One final note... That original cover is by Francis Coradal-Cugat, born in Girona in 1893:

cover
As displayed on the e-book that's available on Gutenberg

"It's not entirely clear how Cugat came into contact with Fitzgerald's publisher, Charles Scribner. Perhaps it was through Max von Gerlach, a hustler who did business in Cuba and the United States, and who, according to Fitzgerald's wife, Zelda, served as inspiration for the character of Gatsby... When the American writer saw the sketches for the cover of his unfinished book, he wrote to Scribner: 'For the love of God, don't give anyone that dust jacket you're saving for me. I've incorporated it into the book.'... For the artist, those eyes reflected those of Daisy Buchanan, a character inspired by the writer's former love, Ginevra King. However, Fitzgerald saw in them a gaze that transcends reality and gazes out from the pages: the eyes of Dr. T.J. Eckleburg, featured on a billboard on the border between Manhattan and Queens. And that's what he incorporated into the text. These eyes will appear in different scenes throughout the novel. Eyes that observe, but also judge human behavior."

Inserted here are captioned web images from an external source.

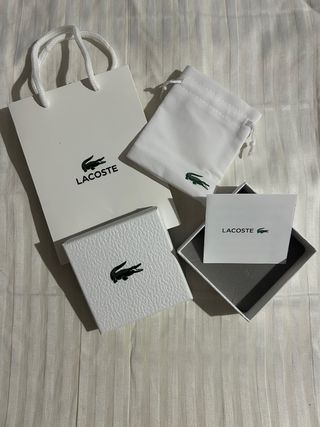 Pulsera Lacoste Plata y Negra Caja,bolsa y pulsera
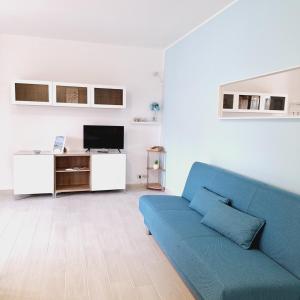 ein Wohnzimmer mit einem blauen Sofa und einem TV in der Unterkunft Conero Casa Vacanze Amelia Garden in Numana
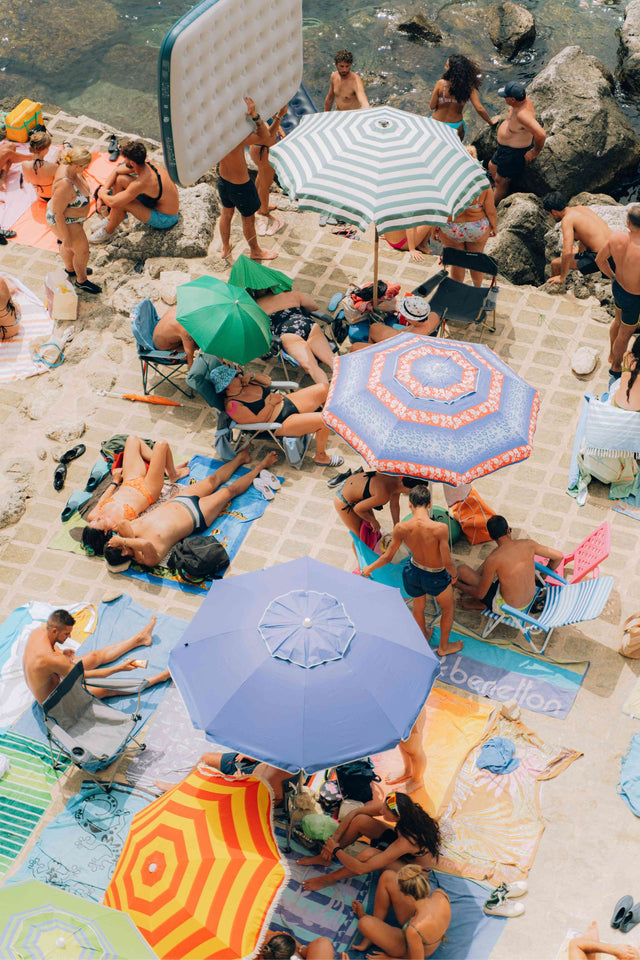 picture from above showcasing people set up with beach chairs, umbrellas, on a concrete beach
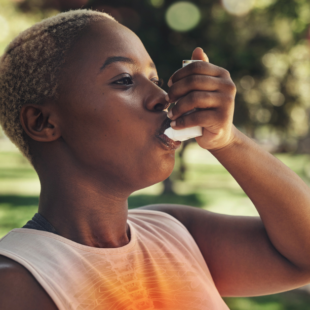 Woman using inhaler outside in a park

Ernest Hemingway didn't like it... In A Moveable Feast, he calls it "garish": "It looked the book jacket for a book of bad science fiction. Scott told me not to be put off by it, that it had to do with a billboard along a highway in Long Island that was important in the story. He said he had liked the jacket and now he didn't like it. I took it off to read the book."

Hem liked the novel very much, although he can't hold back another nasty little swipe at Fitzgerald's wife, Zelda: "If he could write a book as fine as The Great Gatsby I was sure that he could write an even better one. I did not know Zelda yet, and so I did not know the terrible odds that were against him. But we were to find them out soon enough." That's awfully unfair, as we know...

Anyway... This was a beautiful bit of revisiting. The Great Gatsby deserves its fame.